TASKS TO CARRY OUT:
1) Transcribe the passage of the SDM router excerpt that starts at "Full-crossbars have a" and ends at "to go through).".
2) According to the SDM router excerpt, what size of switch would a 5x5 router with 32 bits-wide links need under unitary granularity?

DOCUMENT EXCERPT:
+---+
Bandwidth allocation granularity is also a critical parameter for SDM routers. In SDM, a finer granularity implies either more wires per link or a bandwidth allocation unit corresponding to less wires. In both cases, it will increase the size of the switch required inside the router, resulting in higher energy consumption. A detailed study of the SDM router energy consumption in function of the bandwidth allocation granularity will be performed in section 5.

In the extreme case of a unitary granularity i.e. when a circuit can be assigned to only one wire, the router must be able to connect any individual input wire to any output wire. For a 5x5 router with 32 bits-wide links, this would result in a 160x160 switch. To evaluate the size of a switch, a common measure is the required number of cross-points. A cross-point is a small switching element that makes or breaks the connection between one input and one output of the switch. For a NxN crossbar, the number of cross-points required evolves in  $O(N^2)$ . Given the number of wires that have to be interconnected in SDM, its area and energy overhead would become unaffordable.

A critical issue is thus that the switch inside the router is bigger than for TDM. The next section explains how to efficiently tackle this problem.

# 4. DESIGN ISSUES IN BUILDING A SWITCH FOR THE SDM ROUTER

Full-crossbars have a too high complexity to be used as an SDM router's switch. An interesting alternative to crossbars consists of using Multiple stages Interconnection Network (MIN) switches. Those can reduce the cross-points cost down to  $O(Nlog_2(N))$ . The cost of using such a switch is paid either in bandwidth (longer clock cycles) or in delay (pipelined stages, multiple cycles to go through).

A wide variety of MIN switches have been proposed in the literature [10] [3]. As the number of cross-points in MIN switches is reduced, some input-output connections cannot be realized anymore as one cross-point can be simultaneously required by two connections, resulting in *a blocking state* (e.g. in Fig. 5 (b) leftside: circuits of the input ports 1 and 2 cannot reach the requested output port, respectively 2 and 1). Table 1 presents a classification of the MIN switches depending on how easy those blocking states can be avoided. In Strictly Non Blocking (SNB) switches, any new connection from a free input to a free output can always be realized. The same condition applies to Non Blocking (NB) switches but with the restriction of carefully choosing the path taken in the switch. In Rearrangeable Non Blocking (RNB) switches, in certain situations an internal switch re-routing might be necessary to find a non-blocking solution but a solution always exist. Finally, for blocking switches, some connections can be blocked by others without any alternative solution.
+---+
SUPPLIED MATERIAL:
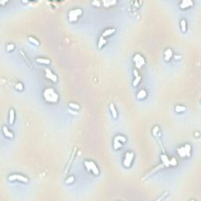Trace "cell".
+---+
ANSWERS IN ORDER:
1)
Full-crossbars have a too high complexity to be used as an SDM router's switch. An interesting alternative to crossbars consists of using Multiple stages Interconnection Network (MIN) switches. Those can reduce the cross-points cost down to  $O(Nlog_2(N))$ . The cost of using such a switch is paid either in bandwidth (longer clock cycles) or in delay (pipelined stages, multiple cycles to go through).

2) A 160x160 switch.